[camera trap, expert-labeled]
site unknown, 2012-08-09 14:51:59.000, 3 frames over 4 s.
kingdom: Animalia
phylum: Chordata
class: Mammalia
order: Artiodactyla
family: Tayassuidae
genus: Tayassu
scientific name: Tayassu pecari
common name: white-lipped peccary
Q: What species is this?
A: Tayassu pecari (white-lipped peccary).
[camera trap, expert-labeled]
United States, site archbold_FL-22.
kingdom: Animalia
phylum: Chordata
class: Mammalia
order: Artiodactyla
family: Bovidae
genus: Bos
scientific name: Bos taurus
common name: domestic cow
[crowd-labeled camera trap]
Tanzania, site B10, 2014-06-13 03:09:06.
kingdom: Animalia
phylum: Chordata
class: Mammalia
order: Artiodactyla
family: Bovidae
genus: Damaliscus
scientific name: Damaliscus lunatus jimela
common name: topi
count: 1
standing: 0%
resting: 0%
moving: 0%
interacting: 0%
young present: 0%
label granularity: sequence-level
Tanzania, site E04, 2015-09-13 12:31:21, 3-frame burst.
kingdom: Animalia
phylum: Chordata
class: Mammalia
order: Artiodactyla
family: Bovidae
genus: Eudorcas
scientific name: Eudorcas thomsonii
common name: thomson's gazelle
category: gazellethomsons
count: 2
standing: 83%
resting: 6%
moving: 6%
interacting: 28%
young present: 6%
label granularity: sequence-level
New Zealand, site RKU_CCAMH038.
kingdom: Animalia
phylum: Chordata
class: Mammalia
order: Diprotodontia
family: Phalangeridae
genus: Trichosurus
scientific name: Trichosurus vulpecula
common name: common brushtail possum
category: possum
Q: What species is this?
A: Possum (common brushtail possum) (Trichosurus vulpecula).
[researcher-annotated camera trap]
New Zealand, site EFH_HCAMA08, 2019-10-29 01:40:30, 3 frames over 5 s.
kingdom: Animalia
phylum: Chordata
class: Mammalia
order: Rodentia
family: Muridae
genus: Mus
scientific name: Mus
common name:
######
**Exercise details:**
An exact copy of the material above is needed.

**Result:**
[camera trap, expert-labeled]
site unknown, 2012-08-09 14:51:59.000, 3 frames over 4 s.
kingdom: Animalia
phylum: Chordata
class: Mammalia
order: Artiodactyla
family: Tayassuidae
genus: Tayassu
scientific name: Tayassu pecari
common name: white-lipped peccary
Q: What species is this?
A: Tayassu pecari (white-lipped peccary).
[camera trap, expert-labeled]
United States, site archbold_FL-22.
kingdom: Animalia
phylum: Chordata
class: Mammalia
order: Artiodactyla
family: Bovidae
genus: Bos
scientific name: Bos taurus
common name: domestic cow
[crowd-labeled camera trap]
Tanzania, site B10, 2014-06-13 03:09:06.
kingdom: Animalia
phylum: Chordata
class: Mammalia
order: Artiodactyla
family: Bovidae
genus: Damaliscus
scientific name: Damaliscus lunatus jimela
common name: topi
count: 1
standing: 0%
resting: 0%
moving: 0%
interacting: 0%
young present: 0%
label granularity: sequence-level
Tanzania, site E04, 2015-09-13 12:31:21, 3-frame burst.
kingdom: Animalia
phylum: Chordata
class: Mammalia
order: Artiodactyla
family: Bovidae
genus: Eudorcas
scientific name: Eudorcas thomsonii
common name: thomson's gazelle
category: gazellethomsons
count: 2
standing: 83%
resting: 6%
moving: 6%
interacting: 28%
young present: 6%
label granularity: sequence-level
New Zealand, site RKU_CCAMH038.
kingdom: Animalia
phylum: Chordata
class: Mammalia
order: Diprotodontia
family: Phalangeridae
genus: Trichosurus
scientific name: Trichosurus vulpecula
common name: common brushtail possum
category: possum
Q: What species is this?
A: Possum (common brushtail possum) (Trichosurus vulpecula).
[researcher-annotated camera trap]
New Zealand, site EFH_HCAMA08, 2019-10-29 01:40:30, 3 frames over 5 s.
kingdom: Animalia
phylum: Chordata
class: Mammalia
order: Rodentia
family: Muridae
genus: Mus
scientific name: Mus
common name:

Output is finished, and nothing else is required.